#### Work to be completed:
Can you output the lines of the listing below verbatim, beginning with the line that contains "Is point (526, 284)" and continuing through the end of the listing?

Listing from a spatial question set
----

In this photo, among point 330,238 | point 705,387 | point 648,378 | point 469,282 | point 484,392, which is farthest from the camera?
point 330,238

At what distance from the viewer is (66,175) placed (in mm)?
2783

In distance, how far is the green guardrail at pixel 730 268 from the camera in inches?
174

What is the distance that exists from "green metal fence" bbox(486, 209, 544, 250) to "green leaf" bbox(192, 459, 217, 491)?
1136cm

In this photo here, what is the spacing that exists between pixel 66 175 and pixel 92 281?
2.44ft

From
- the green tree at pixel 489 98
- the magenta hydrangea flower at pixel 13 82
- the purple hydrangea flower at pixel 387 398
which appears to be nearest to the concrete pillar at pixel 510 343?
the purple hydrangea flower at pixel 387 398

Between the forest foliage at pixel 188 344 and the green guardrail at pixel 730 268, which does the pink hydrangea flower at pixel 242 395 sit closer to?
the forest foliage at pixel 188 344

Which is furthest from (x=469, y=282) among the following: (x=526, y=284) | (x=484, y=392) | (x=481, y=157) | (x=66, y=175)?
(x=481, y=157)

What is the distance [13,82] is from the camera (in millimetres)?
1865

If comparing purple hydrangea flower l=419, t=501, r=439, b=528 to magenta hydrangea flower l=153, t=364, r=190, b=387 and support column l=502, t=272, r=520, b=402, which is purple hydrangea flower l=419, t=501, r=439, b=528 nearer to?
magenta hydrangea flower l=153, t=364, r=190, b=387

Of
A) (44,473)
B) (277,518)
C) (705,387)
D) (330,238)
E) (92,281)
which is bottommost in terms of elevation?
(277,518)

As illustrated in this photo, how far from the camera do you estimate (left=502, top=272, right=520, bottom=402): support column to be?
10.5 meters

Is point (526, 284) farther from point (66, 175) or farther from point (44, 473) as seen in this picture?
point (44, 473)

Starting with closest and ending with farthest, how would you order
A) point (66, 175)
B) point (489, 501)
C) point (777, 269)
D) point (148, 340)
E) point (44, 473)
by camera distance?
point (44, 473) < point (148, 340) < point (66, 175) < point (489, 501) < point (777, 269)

----

#### Result:
Is point (526, 284) farther from point (66, 175) or farther from point (44, 473) as seen in this picture?
point (44, 473)

Starting with closest and ending with farthest, how would you order
A) point (66, 175)
B) point (489, 501)
C) point (777, 269)
D) point (148, 340)
E) point (44, 473)
by camera distance?
point (44, 473) < point (148, 340) < point (66, 175) < point (489, 501) < point (777, 269)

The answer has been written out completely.